**你的任务:**
请依据 Searcher 模块源码解析，判断下列三项说法是否与其相符：(a) 初始化阶段用单例模式管理索引对象；(b) Search 函数的主要流程共有五个步骤；(c) 搜索结果借助 JsonCpp 序列化为 JSON 格式。每项答“是”或“否”，并原样引用起决定作用的原文词句。

**所给文本:**
● ● ● ●

C++ 搜索引擎 Searcher 模块源码解析：正倒排索引实现

C++ 搜索引擎 Searcher 模块源码解析正倒排索引实现。该模块负责处理用户搜索请求，通过单例模式管理索引，利用 Jieba 分词并结合倒排索引获取候选文档。核心流程涵盖触发查询、哈希去重合并权重、按权值排序及构建正向索引返回结果。摘要生成函数支持关键词定位与上下文截取，最终通过 JsonCpp 将搜索结果序列化为标准 JSON 格式返回给前端。涉及数据结构优化与内存管理细节。

涅槃凤凰发布于 2026/3/29更新于 2026/4/252 浏览

Searcher 类作为上层封装，依赖底层索引文件实现具体业务逻辑。核心职责是处理用户搜索词，并根据匹配结果返回网页信息。

1. 单例模式

初始化阶段采用单例模式管理索引对象，确保全局唯一性并构建正倒排索引。

private:
    ns_index::Index* index;
public:
    Searcher(){}
    ~Searcher(){}
public:
    void InitSearcher(const std::string& input) {
        // 1. 创建（获取）一个 index 对象
        // 在这里我们用的是单例模式
        index = ns_index::Index::GetInstance();
        // 2. 根据对象建立索引
        index->BuildIndex(input);
        LOG1(NORMAL, "建立索引成功...");
    }

2. Search

该函数的主要流程包括分词、触发查询、合并排序和构建 JSON 结果四个步骤。

2.1 分词

首先创建字符串向量存储分词结果，使用 Jieba 工具将用户提供的关键字分词并交给 words 容器。

● ● ● ●

**所给数据:**
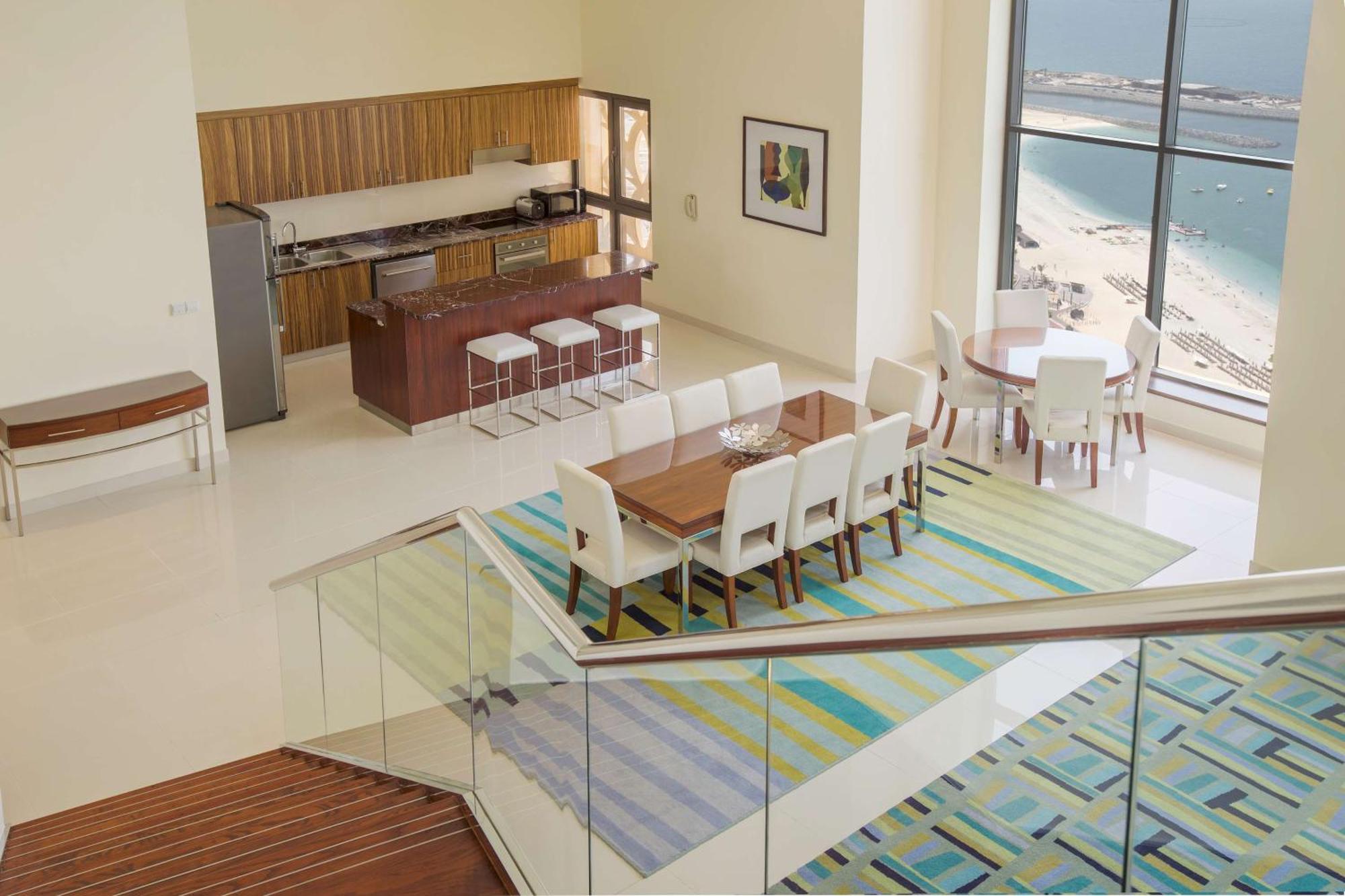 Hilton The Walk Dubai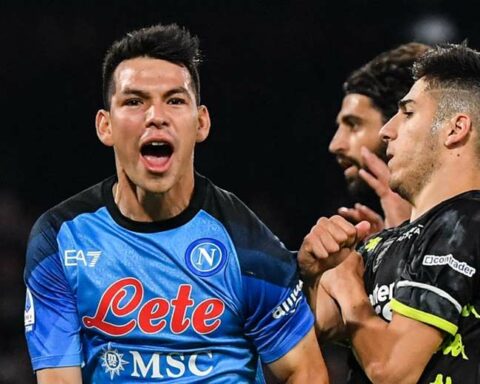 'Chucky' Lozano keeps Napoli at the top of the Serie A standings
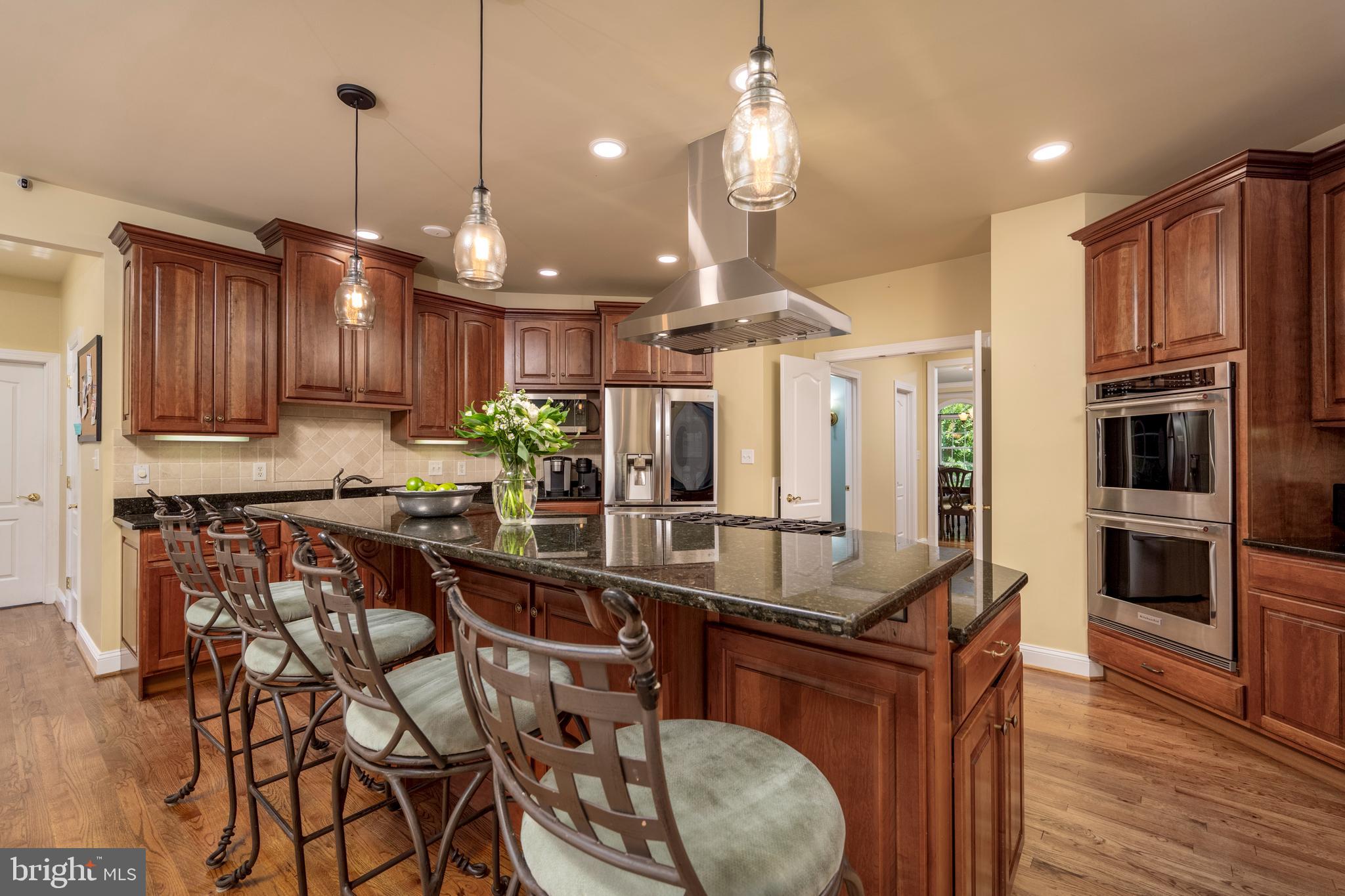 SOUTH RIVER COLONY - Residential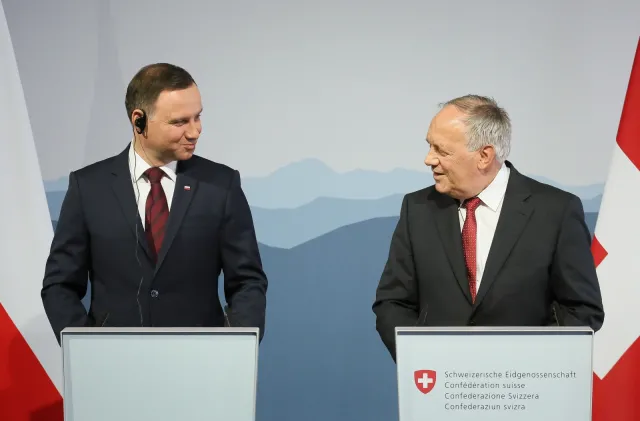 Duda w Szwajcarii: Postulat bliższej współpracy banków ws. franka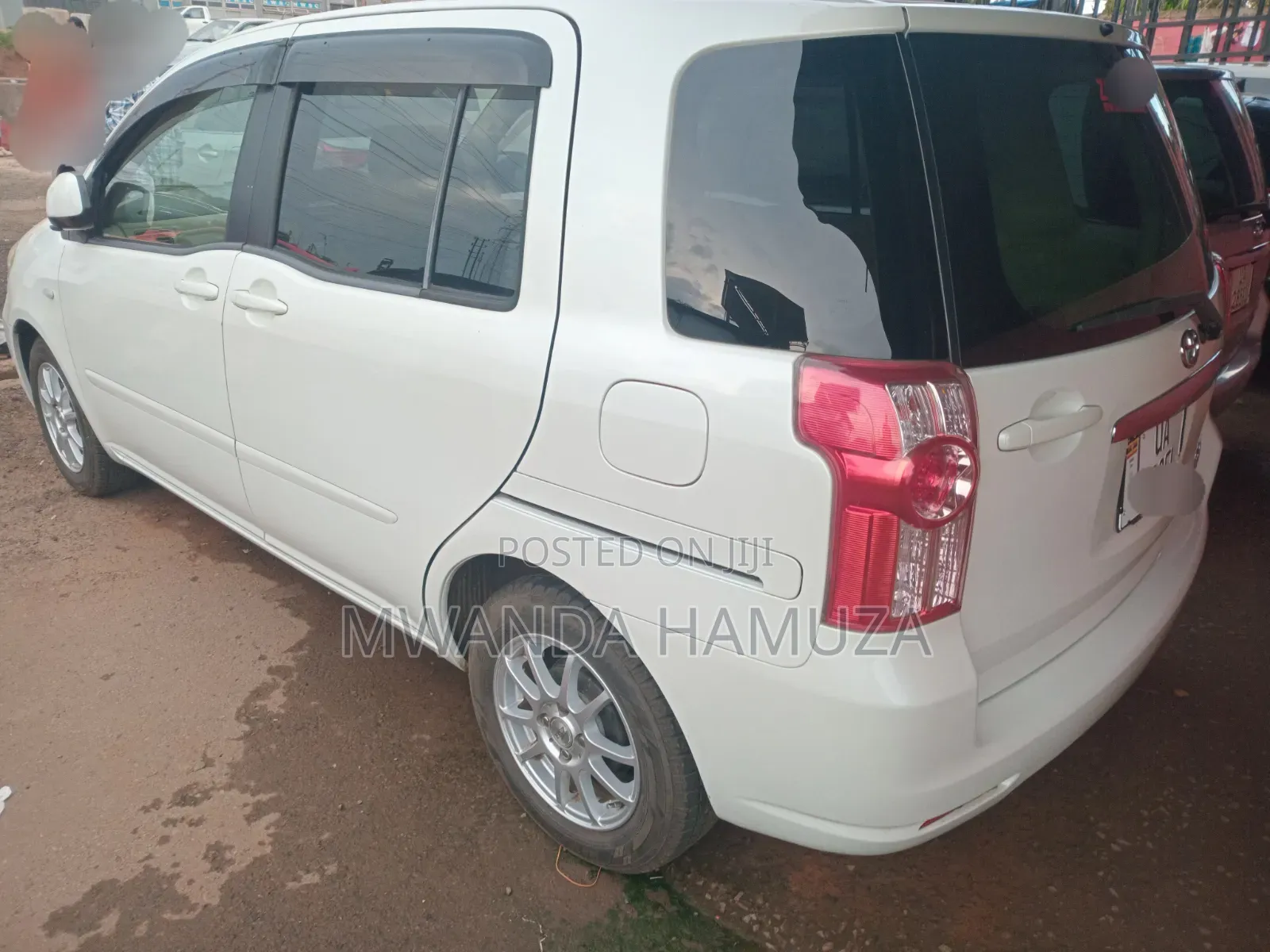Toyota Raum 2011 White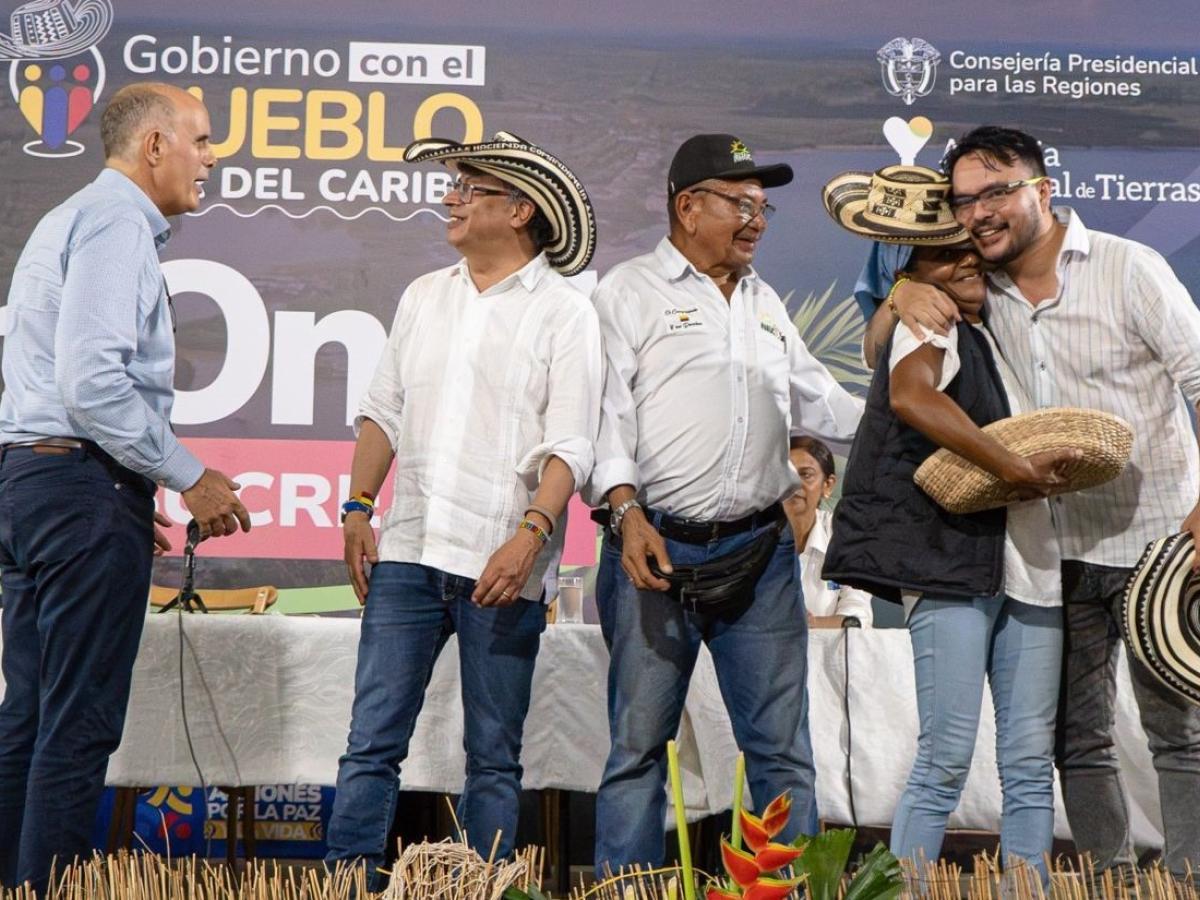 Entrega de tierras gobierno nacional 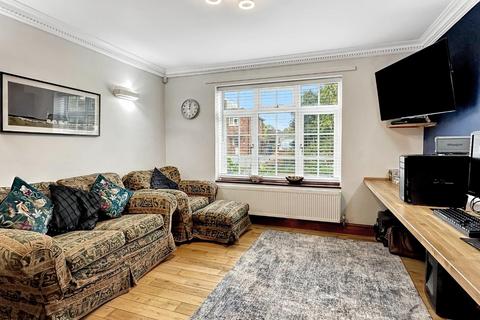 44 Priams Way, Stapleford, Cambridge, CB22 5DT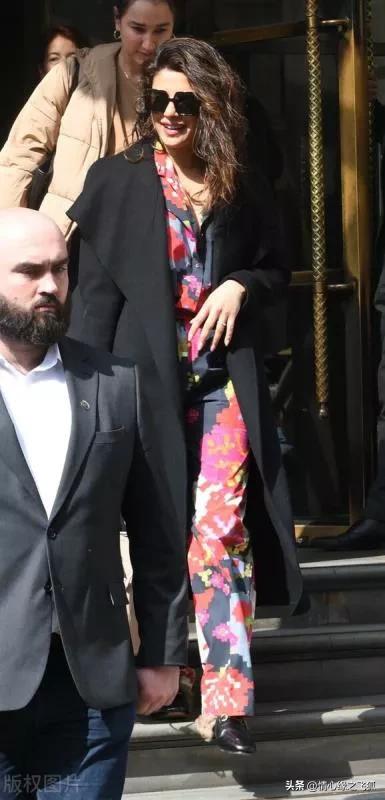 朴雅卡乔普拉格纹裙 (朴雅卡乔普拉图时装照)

● ● ● ●

**任务结果:**
(a) 是。“初始化阶段采用单例模式管理索引对象，确保全局唯一性并构建正倒排索引。”
(b) 否。“该函数的主要流程包括分词、触发查询、合并排序和构建 JSON 结果四个步骤。”
(c) 是。“最终通过 JsonCpp 将搜索结果序列化为标准 JSON 格式返回给前端。”